One or more series of Debt Securities may be sold at a substantial discount
below their stated principal amount, bearing no interest or interest at a rate
that at the time of issuance is below market rates. Federal income tax
consequences and special considerations applicable to any such series will be
described in the Prospectus Supplement relating thereto.

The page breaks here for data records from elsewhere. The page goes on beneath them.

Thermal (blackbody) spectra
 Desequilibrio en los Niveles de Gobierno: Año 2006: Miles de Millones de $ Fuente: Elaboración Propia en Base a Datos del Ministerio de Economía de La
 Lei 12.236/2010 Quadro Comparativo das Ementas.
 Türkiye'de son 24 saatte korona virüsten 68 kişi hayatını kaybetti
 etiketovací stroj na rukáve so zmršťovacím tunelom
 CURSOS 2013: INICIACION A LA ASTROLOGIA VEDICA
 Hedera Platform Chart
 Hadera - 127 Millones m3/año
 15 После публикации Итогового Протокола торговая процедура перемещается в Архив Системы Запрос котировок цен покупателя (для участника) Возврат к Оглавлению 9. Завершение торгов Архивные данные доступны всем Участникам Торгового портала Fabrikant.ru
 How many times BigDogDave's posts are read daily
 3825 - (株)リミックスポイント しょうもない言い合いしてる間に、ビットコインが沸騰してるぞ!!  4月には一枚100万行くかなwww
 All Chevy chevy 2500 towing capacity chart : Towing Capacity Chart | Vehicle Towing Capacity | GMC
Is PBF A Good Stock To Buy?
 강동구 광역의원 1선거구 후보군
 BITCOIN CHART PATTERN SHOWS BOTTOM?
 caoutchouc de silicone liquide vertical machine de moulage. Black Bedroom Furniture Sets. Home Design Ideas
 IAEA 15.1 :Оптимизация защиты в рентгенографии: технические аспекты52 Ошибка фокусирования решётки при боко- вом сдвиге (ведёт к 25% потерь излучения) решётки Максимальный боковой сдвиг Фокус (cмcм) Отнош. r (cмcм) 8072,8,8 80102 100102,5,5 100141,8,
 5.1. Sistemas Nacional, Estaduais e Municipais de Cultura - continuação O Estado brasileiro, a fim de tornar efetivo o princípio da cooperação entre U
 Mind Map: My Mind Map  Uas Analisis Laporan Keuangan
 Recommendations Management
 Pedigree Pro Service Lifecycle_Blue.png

FORM, EXCHANGE, REGISTRATION AND TRANSFER
Debt Securities of a series may be issuable in definitive form solely as
Registered Securities, solely as Bearer Securities or as both Registered
Securities and Bearer Securities. Unless otherwise indicated in the Prospectus
Supplement, Bearer Securities other than Bearer Securities in temporary or
permanent global form will have interest coupons attached. (SECTION 201) The
Indenture also provides that Bearer Securities or Registered Securities of a
series may be issuable in permanent global form. (SECTION 203) See "Permanent
Global Securities."
Registered Securities of any series will be exchangeable for other
Registered Securities of the same series of authorized denominations and of a
like aggregate principal amount, tenor and terms. In addition, if Debt
Securities of any series are issuable as both Registered Securities and Bearer
Securities, at the option of the Holder upon request confirmed in writing, and
subject to the terms of the Indenture, Bearer Securities (with all unmatured
coupons, except as provided below, and all matured coupons in default) of such
series will be exchangeable into Registered Securities of the same series of any
authorized denominations and of a like aggregate principal amount, tenor and
terms. Bearer Securities surrendered in exchange for Registered Securities
between the close of business on a Regular Record Date or a Special Record Date
and the relevant date for payment of interest shall be surrendered without the
coupon relating to such date for payment of interest, and interest will not be
payable in respect of the Registered Security issued in exchange for such Bearer
Security, but will be payable only to the Holder of such coupon when due in
accordance with the terms of the Indenture. Bearer Securities will not be issued
in exchange for Registered Securities. (SECTION 305) Each Bearer Security other
than a temporary global Bearer Security will bear a legend indicating that
certain Holders thereof will be subject to certain limitations under the United
States federal income tax laws.
Debt Securities may be presented for exchange as provided above, and
Registered Securities may be presented for registration of transfer (duly
endorsed or accompanied by a satisfactory written instrument of transfer), at
the office of the Security Registrar or at the office of any transfer agent
designated by the Company for such purpose with respect to such series of Debt
Securities, without service charge and upon payment of any taxes and other
governmental charges. (SECTION 305) If the applicable Prospectus Supplement
refers to any transfer agent (in addition to the Security Registrar) initially
designated by the Company with respect to any series of Debt Securities, the
Company may at any time rescind the designation of any such transfer agent or
approve a change in the location through which any such transfer agent (or
Security Registrar) acts, except that, if Debt Securities of a series are
issuable solely as Registered Securities, the Company will be required to
maintain a transfer agent in each Place of Payment for such series and, if Debt
Securities of a series are issuable as Bearer Securities, the Company will be
required to maintain (in addition
5
<PAGE>
to the Security Registrar) a transfer agent in a Place of Payment for such
series located outside the United States. The Company may at any time designate
additional transfer agents with respect to any series of Debt Securities.
(SECTION 1002)
The Company shall not be required (i) to issue, register the transfer of or
exchange Debt Securities of any particular series to be redeemed for a period of
15 days preceding the first publication of the relevant notice of redemption or,
if Registered Securities are outstanding and there is no publication, the
mailing of the relevant notice of redemption, (ii) to register the transfer of
or exchange any Registered Security so selected for redemption or exchange in
whole or in part, except the unredeemed or unexchanged portion of any Registered
Security being redeemed or exchanged in part, or (iii) to exchange any Bearer
Security so selected for redemption or exchange except that such a Bearer
Security may be exchanged for a Registered Security of like tenor and terms of
that series, PROVIDED that such Registered Security shall be surrendered for
redemption or exchange. (SECTION 305) Additional information regarding
restrictions on the issuance, exchange and transfer of, and special United
States federal income tax considerations relating to, Bearer Securities will be
set forth in the applicable Prospectus Supplement.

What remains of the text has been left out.